Same as for user comments - create an index keyword:posts
More of the same - probably a list of clubs as a property of student and an index on that field to get all members of a club
You have
"user": {
"userid": "unique value",
"category": "student",
"metainfo": "yada yada yada",
"clubs": ["archery", "kendo"]
}
"comments": {
"commentid": "unique value",
"pageid": "unique value",
"post-time": "ISO Date",
"userid": "OP id -> THIS IS IMPORTANT"
}
"page": {
"pageid": "unique value",
"post-time": "ISO Date",
"op-id": "user id",
"tag": ["abc", "zxcv", "qwer"]
}
Well in a relational database the normal thing to do would be in a one-to-many relation is to normalize the data. That is the same thing you would do in a NoSQL database as well. Simply index the fields which you will be fetching the information with.

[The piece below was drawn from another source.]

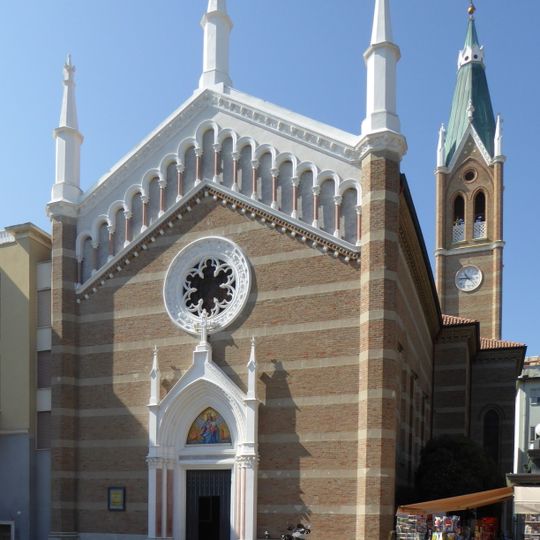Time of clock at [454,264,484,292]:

For example, the important indexes for you are
Comment.UserID
Comment.PageID
Comment.PostTime
Page.Tag[]
If you are using NosDB (A .NET based NoSQL Database with SQL support) your queries will be like
SELECT * FROM Comments WHERE userid = ‘That user’;
SELECT * FROM Comments WHERE pageid = ‘That user’;
SELECT * FROM Comments WHERE post-time > DateTime('2016, 1, 1');
SELECT * FROM Page WHERE tag = 'kendo'
Check all the supported query types from their SQL cheat sheet or documentation.
Although, it is best to use RDBMS in such cases instead of NoSQL, yet one possible solution is to maintain additional nodes or collections to manage mapping and indexes. It may have additional cost in form of extra collections/nodes and processing, but it will give an solution easy to maintain and avoid data redundancy.